Given task => Rewrite the entries below with "camera" changed to "viewer" and nothing else altered.

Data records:
^^^^^^^^^^^^^^^^

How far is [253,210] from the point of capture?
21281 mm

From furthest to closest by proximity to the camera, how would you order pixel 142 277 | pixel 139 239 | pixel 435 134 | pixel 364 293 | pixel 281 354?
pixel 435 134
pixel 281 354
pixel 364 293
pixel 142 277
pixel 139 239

^^^^^^^^^^^^^^^^

Response =>
How far is [253,210] from the point of capture?
21281 mm

From furthest to closest by proximity to the viewer, how would you order pixel 142 277 | pixel 139 239 | pixel 435 134 | pixel 364 293 | pixel 281 354?
pixel 435 134
pixel 281 354
pixel 364 293
pixel 142 277
pixel 139 239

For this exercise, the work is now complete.